Cockroach: sql: add support for key watches with notifications of changes

Created on 18 Apr 2016 · 20Comments · Source: cockroachdb/cockroach

This is a feature request.

Some key/value stores give clients the ability to register for notification (via returned Future<?>) when a transaction is committed that changes the value associated with a specific key. For example, FoundationDB provide(ed) this capability with Transaction.watch().

This is especially useful with distributed databases, because it obviates the need to design and implement a separate change notification RPC mechanism between nodes.

This is fairly simple to implement at the key/value store level. Perhaps a harder question is how would you expose this through the SQL API? Perhaps via some (ab)use of triggers, where you could specify a specific table row to watch?

In any case, this would be a useful feature if it can be done.

A-cdc C-enhancement O-community

Source

archiecobbs

👍26 👀1

Most helpful comment

+1
Change notifications would make cockroachdb a nice etcd replacement.

karlbohlmark on 3 Nov 2016

👍9

All 20 comments

@archiecobbs We've pondered about being able to "watch" for changes to a table, but it sounds like you're asking for the ability to watch for changes to a particular row.
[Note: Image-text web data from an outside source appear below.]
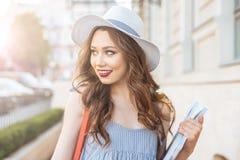 Mujer joven sonriente que sostiene los libros y que camina en la ciudad Foto de archivo libre de regalías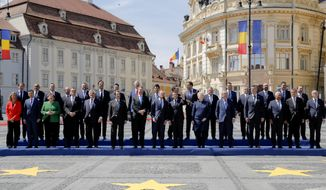 European Union leaders pose for a group photo at an EU summit in Sibiu, Romania, Thursday, May 9, 2019. European Union leaders on Thursday start to set out a course for increased political cooperation in the wake of the impending departure of the United Kingdom from the bloc. (AP Photo/Vadim Ghirda)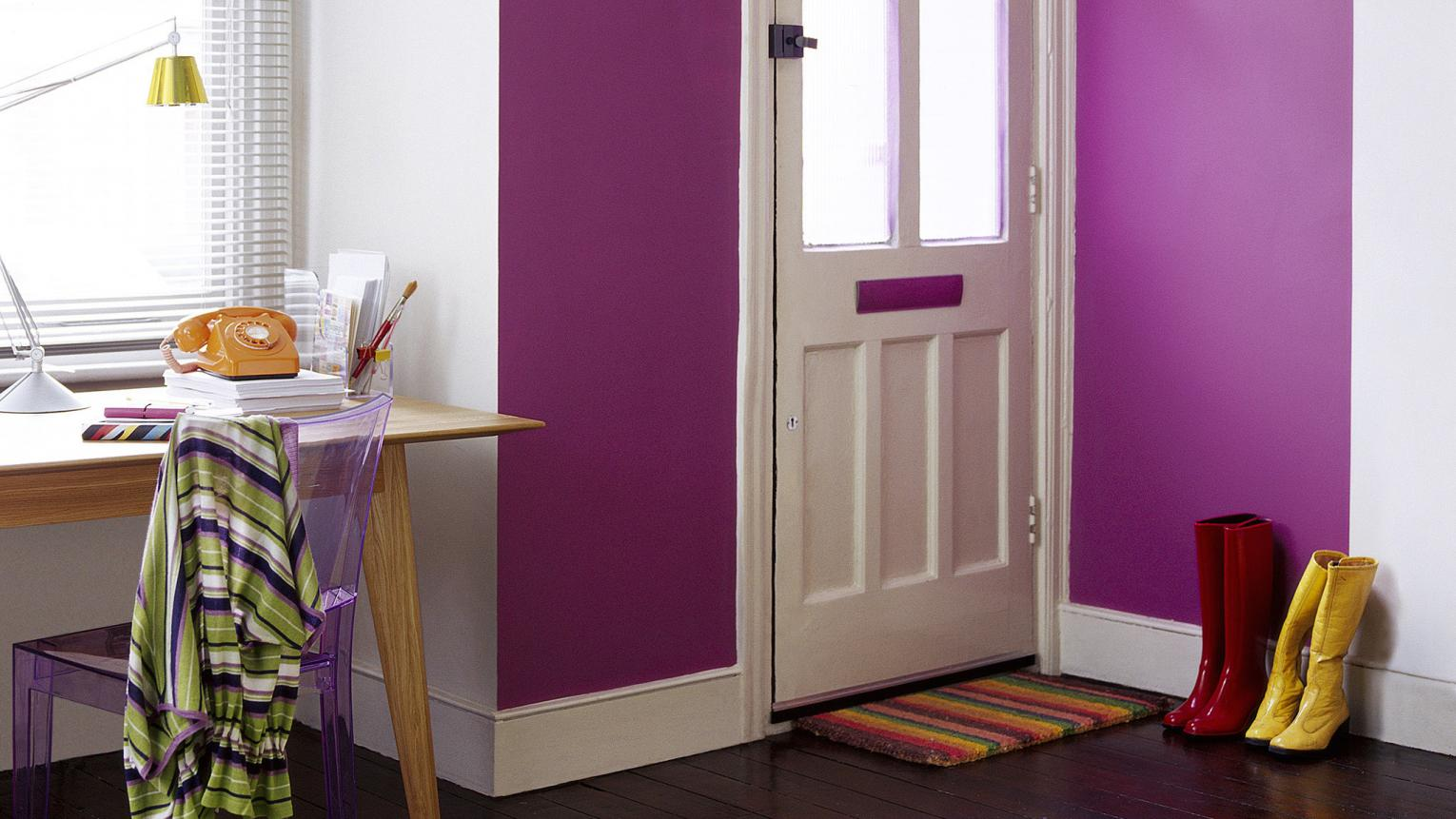 Spacious hallway decorated with a vivid violet feature wall, statement light pendant and home office.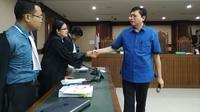 Advokat Lucas usai sidang di Pengadilan Tipikor Jakarta. (Merdeka.com/Yunita Amalia)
Do you have a use case where watching for changes to a particular row would be useful? What if there are limits (as in the FoundationDB case) regarding how many watches are allowed to be active concurrently?

petermattis on 19 Apr 2016

@petermattis Yes I'm envisioning being able to watch a specific row, or even a column in a row. Here's some more background...

The use cases for this feature that I have encountered in the past generally involve a relatively small number of watched keys, and a small number of watches in effect on those keys, at any one time.

For example, imagine a GUI session displaying some information X which is a small subset of the overall database. This GUI session wants notification every time any of the information it is displaying (X) is changed so it can automatically refresh its view, as this makes the view truly real-time and eliminates the need for a "Refresh" button. So while the GUI session is in existence, we create a single watchable key/object/row in the database that represents "a change has occurred in X".

Note the notification granularity here is whatever the application deems appropriate, and often a conservative (i.e., not completely precise) approximation of whether X has changed is most efficient. That is, it's OK if the GUI refreshes more often than necessary, as long as it's not ridiculously often, if that makes the business logic that calculates whether X has changed simpler.

Then a GUI session displaying X can register a key watch on that key/object/row. The business logic would toggle/increment/whatever this key/object/row whenever a change in X occurs (or is likely to have occurred).

So there is a slight subtlety here - while it's nice to be able to watch for changes directly on the data directly, sometimes what you want to watch is not the actual data itself, but a sentinel or representative piece of data that represents a change in the actual data you care about. This extra level of indirection can make things more efficient when your subset X does not directly correspond to a simple set of database rows.

To take a concrete example: suppose your GUI displays users from the Users table, sorted by username. But it can only display one screenful at a time, which is only a tiny fraction of the entire Users table. Having a watch for any changes in the User table might result in a blizzard of irrelevant change notifications. Instead, create a new table UserWatchers with columns usernameStart, usernameEnd, watchColumn. Whenever a User is changed, business logic will increment the watchColumn in any rows in the UserWatchers table whose username range contains the affected user. Now you have a highly efficient, distributed GUI auto-refresh mechanism, using only a single watched row+column per GUI session.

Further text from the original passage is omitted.